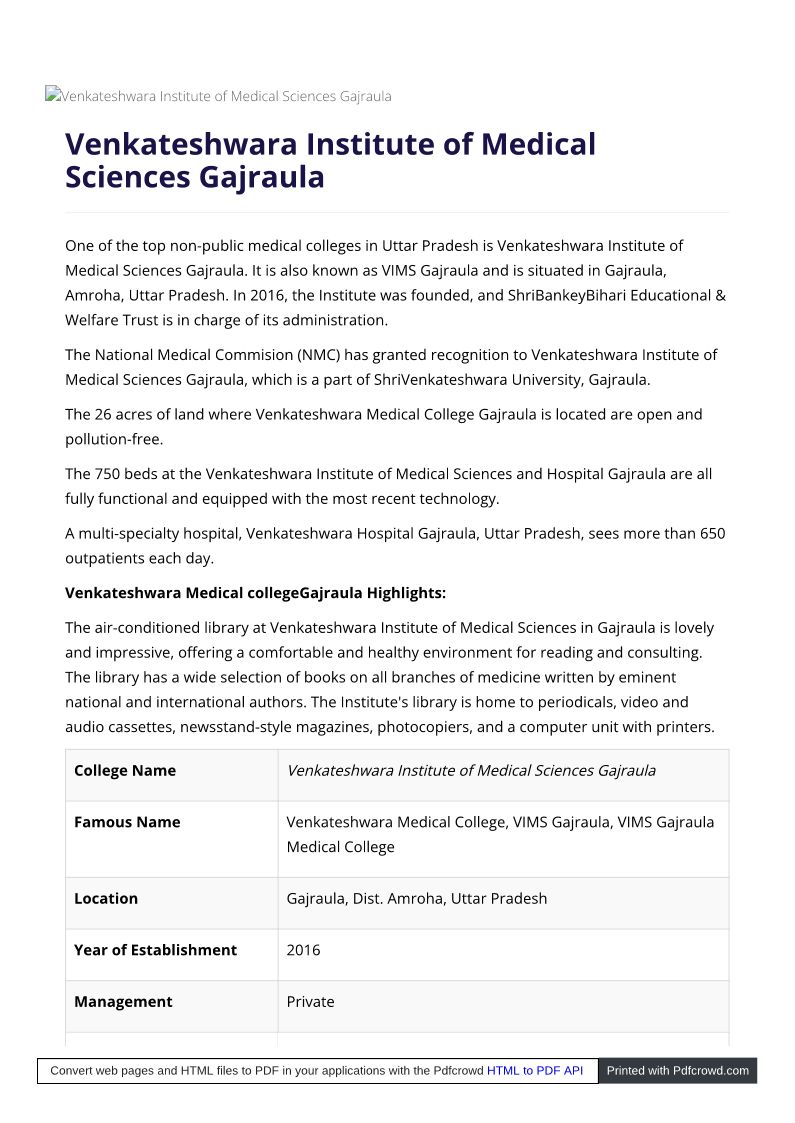 Venkateshwara Institute of Medical Sciences Gajraula

Venkateshwara Institute of Medical Sciences Gajraula

One of the top non-public medical colleges in Uttar Pradesh is Venkateshwara Institute of Medical Sciences Gajraula. It is also known as VIMS Gajraula and is situated in Gajraula, Amroha, Uttar Pradesh. In 2016, the Institute was founded, and ShriBankeyBihari Educational & Welfare Trust is in charge of its administration.

The National Medical Commision (NMC) has granted recognition to Venkateshwara Institute of Medical Sciences Gajraula, which is a part of ShriVenkateshwara University, Gajraula.

The 26 acres of land where Venkateshwara Medical College Gajraula is located are open and pollution-free.

The 750 beds at the Venkateshwara Institute of Medical Sciences and Hospital Gajraula are all fully functional and equipped with the most recent technology.

A multi-specialty hospital, Venkateshwara Hospital Gajraula, Uttar Pradesh, sees more than 650 outpatients each day.

Venkateshwara Medical collegeGajraula Highlights:

The air-conditioned library at Venkateshwara Institute of Medical Sciences in Gajraula is lovely and impressive, offering a comfortable and healthy environment for reading and consulting. The library has a wide selection of books on all branches of medicine written by eminent national and international authors. The Institute's library is home to periodicals, video and audio cassettes, newsstand-style magazines, photocopiers, and a computer unit with printers.

| College Name | Venkateshwara Institute of Medical Sciences Gajraula |
|---|---|
| Famous Name | Venkateshwara Medical College, VIMS Gajraula, VIMS Gajraula Medical College |
| Location | Gajraula, Dist. Amroha, Uttar Pradesh |
| Year of Establishment | 2016 |
| Management | Private |

Convert web pages and HTML files to PDF in your applications with the Pdfcrowd HTML to PDF API Printed with Pdfcrowd.com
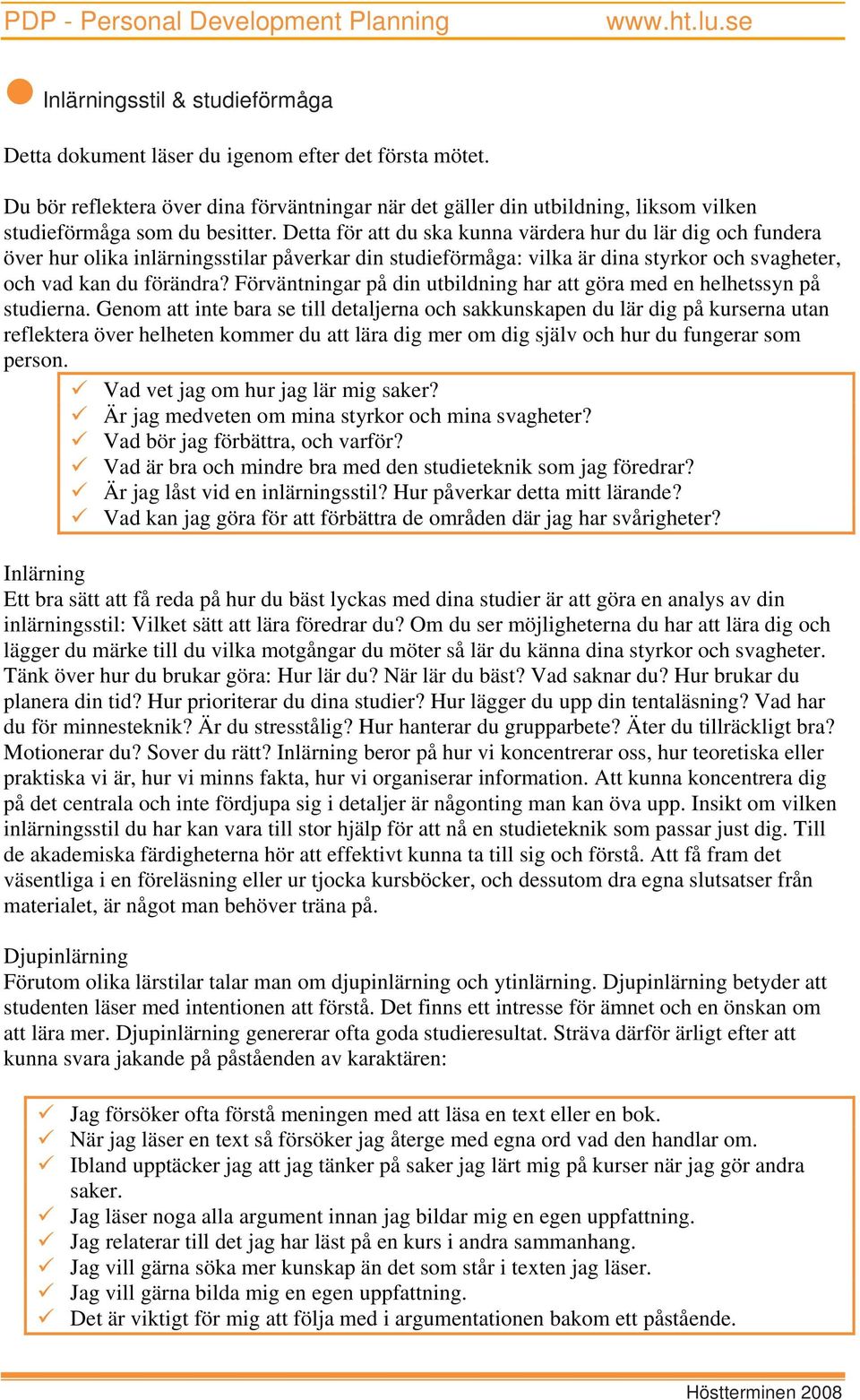 PDP - Personal Development Planning www.ht.lu.se

Inlärningsstil & studieförmåga

Detta dokument läser du igenom efter det första mötet.

Du bör reflektera över dina förväntningar när det gäller din utbildning, liksom vilken studieförmåga som du besitter. Detta för att du ska kunna värdera hur du lär dig och fundera över hur olika inlärningsstilar påverkar din studieförmåga: vilka är dina styrkor och svagheter, och vad kan du förändra? Förväntningar på din utbildning har att göra med en helhetssyn på studierna. Genom att inte bara se till detaljerna och sakkunskapen du lär dig på kurserna utan reflektera över helheten kommer du att lära dig mer om dig själv och hur du fungerar som person.

✓ Vad vet jag om hur jag lär mig saker?
✓ Är jag medveten om mina styrkor och mina svagheter?
✓ Vad bör jag förbättra, och varför?
✓ Vad är bra och mindre bra med den studieteknik som jag föredrar?
✓ Är jag låst vid en inlärningsstil? Hur påverkar detta mitt lärande?
✓ Vad kan jag göra för att förbättra de områden där jag har svårigheter?

Inlärning
Ett bra sätt att få reda på hur du bäst lyckas med dina studier är att göra en analys av din inlärningsstil: Vilket sätt att lära föredrar du? Om du ser möjligheterna du har att lära dig och lägger du märke till du vilka motgångar du möter så lär du känna dina styrkor och svagheter. Tänk över hur du brukar göra: Hur lär du? När lär du bäst? Vad saknar du? Hur brukar du planera din tid? Hur prioriterar du dina studier? Hur lägger du upp din tentaläsning? Vad har du för minnesteknik? Är du stresstålig? Hur hanterar du grupparbete? Äter du tillräckligt bra? Motionerar du? Sover du rätt? Inlärning beror på hur vi koncentrerar oss, hur teoretiska eller praktiska vi är, hur vi minns fakta, hur vi organiserar information. Att kunna koncentrera dig på det centrala och inte fördjupa sig i detaljer är någonting man kan öva upp. Insikt om vilken inlärningsstil du har kan vara till stor hjälp för att nå en studieteknik som passar just dig. Till de akademiska färdigheterna hör att effektivt kunna ta till sig och förstå. Att få fram det väsentliga i en föreläsning eller ur tjocka kursböcker, och dessutom dra egna slutsatser från materialet, är något man behöver träna på.

Djupinlärning
Förutom olika lärstilar talar man om djupinlärning och ytinlärning. Djupinlärning betyder att studenten läser med intentionen att förstå. Det finns ett intresse för ämnet och en önskan om att lära mer. Djupinlärning genererar ofta goda studieresultat. Sträva därför ärligt efter att kunna svara jakande på påståenden av karaktären:

✓ Jag försöker ofta förstå meningen med att läsa en text eller en bok.
✓ När jag läser en text så försöker jag återge med egna ord vad den handlar om.
✓ Ibland upptäcker jag att jag tänker på saker jag lärt mig på kurser när jag gör andra saker.
✓ Jag läser noga alla argument innan jag bildar mig en egen uppfattning.
✓ Jag relaterar till det jag har läst på en kurs i andra sammanhang.
✓ Jag vill gärna söka mer kunskap än det som står i texten jag läser.
✓ Jag vill gärna bilda mig en egen uppfattning.
✓ Det är viktigt för mig att följa med i argumentationen bakom ett påstående.

Höstterminen 2008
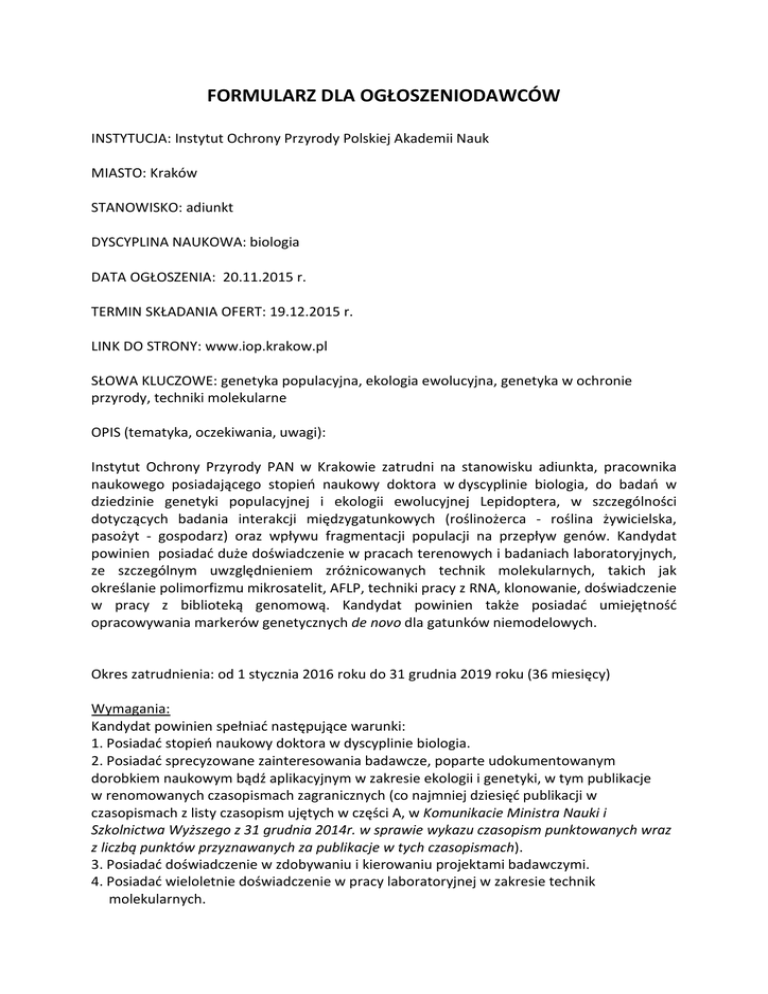 FORMULARZ DLA OGŁOSZENIODAWCÓW

INSTYTUCJA: Instytut Ochrony Przyrody Polskiej Akademii Nauk

MIASTO: Kraków

STANOWISKO: adiunkt

DYSCYPLINA NAUKOWA: biologia

DATA OGŁOSZENIA: 20.11.2015 r.

TERMIN SKŁADANIA OFERT: 19.12.2015 r.

LINK DO STRONY: www.iop.krakow.pl

SŁOWA KLUCZOWE: genetyka populacyjna, ekologia ewolucyjna, genetyka w ochronie przyrody, techniki molekularne

OPIS (tematyka, oczekiwania, uwagi):

Instytut Ochrony Przyrody PAN w Krakowie zatrudni na stanowisku adiunkta, pracownika naukowego posiadającego stopień naukowy doktora w dyscyplinie biologia, do badań w dziedzinie genetyki populacyjnej i ekologii ewolucyjnej Lepidoptera, w szczególności dotyczących badania interakcji międzygatunkowych (roślinożerca - roślina żywicielska, pasożyt - gospodarz) oraz wpływu fragmentacji populacji na przepływ genów. Kandydat powinien posiadać duże doświadczenie w pracach terenowych i badaniach laboratoryjnych, ze szczególnym uwzględnieniem zróżnicowanych technik molekularnych, takich jak określanie polimorfizmu mikrosatelit, AFLP, techniki pracy z RNA, klonowanie, doświadczenie w pracy z biblioteką genomową. Kandydat powinien także posiadać umiejętność opracowywania markerów genetycznych de novo dla gatunków niemodelowych.

Okres zatrudnienia: od 1 stycznia 2016 roku do 31 grudnia 2019 roku (36 miesięcy)

Wymagania:
Kandydat powinien spełniać następujące warunki:
1. Posiadać stopień naukowy doktora w dyscyplinie biologia.
2. Posiadać sprecyzowane zainteresowania badawcze, poparte udokumentowanym dorobkiem naukowym bądź aplikacyjnym w zakresie ekologii i genetyki, w tym publikacje w renomowanych czasopismach zagranicznych (co najmniej dziesięć publikacji w czasopismach z listy czasopism ujętych w części A, w Komunikacie Ministra Nauki i Szkolnictwa Wyższego z 31 grudnia 2014r. w sprawie wykazu czasopism punktowanych wraz z liczbą punktów przyznawanych za publikacje w tych czasopismach).
3. Posiadać doświadczenie w zdobywaniu i kierowaniu projektami badawczymi.
4. Posiadać wieloletnie doświadczenie w pracy laboratoryjnej w zakresie technik molekularnych.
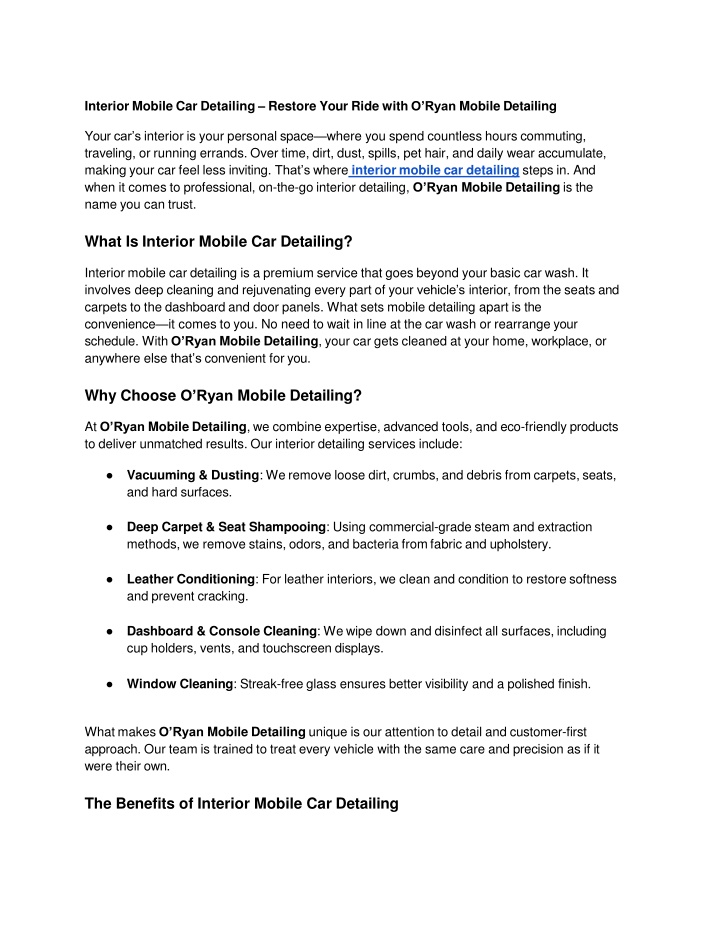 Interior Mobile Car Detailing – Restore Your Ride with O'Ryan Mobile Detailing

Your car's interior is your personal space—where you spend countless hours commuting, traveling, or running errands. Over time, dirt, dust, spills, pet hair, and daily wear accumulate, making your car feel less inviting. That's where interior mobile car detailing steps in. And when it comes to professional, on-the-go interior detailing, O'Ryan Mobile Detailing is the name you can trust.

What Is Interior Mobile Car Detailing?

Interior mobile car detailing is a premium service that goes beyond your basic car wash. It involves deep cleaning and rejuvenating every part of your vehicle's interior, from the seats and carpets to the dashboard and door panels. What sets mobile detailing apart is the convenience—it comes to you. No need to wait in line at the car wash or rearrange your schedule. With O'Ryan Mobile Detailing, your car gets cleaned at your home, workplace, or anywhere else that's convenient for you.

Why Choose O'Ryan Mobile Detailing?

At O'Ryan Mobile Detailing, we combine expertise, advanced tools, and eco-friendly products to deliver unmatched results. Our interior detailing services include:

● Vacuuming & Dusting: We remove loose dirt, crumbs, and debris from carpets, seats, and hard surfaces.

● Deep Carpet & Seat Shampooing: Using commercial-grade steam and extraction methods, we remove stains, odors, and bacteria from fabric and upholstery.

● Leather Conditioning: For leather interiors, we clean and condition to restore softness and prevent cracking.

● Dashboard & Console Cleaning: We wipe down and disinfect all surfaces, including cup holders, vents, and touchscreen displays.

● Window Cleaning: Streak-free glass ensures better visibility and a polished finish.

What makes O'Ryan Mobile Detailing unique is our attention to detail and customer-first approach. Our team is trained to treat every vehicle with the same care and precision as if it were their own.

The Benefits of Interior Mobile Car Detailing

● **Exercise**
Would you print exactly, and only, the lines of the data above from the line with "Inlärningsstil & studieförmåga" through the line with "Detta dokument läser", inclusive?

● **Answer section**
Inlärningsstil & studieförmåga

Detta dokument läser du igenom efter det första mötet.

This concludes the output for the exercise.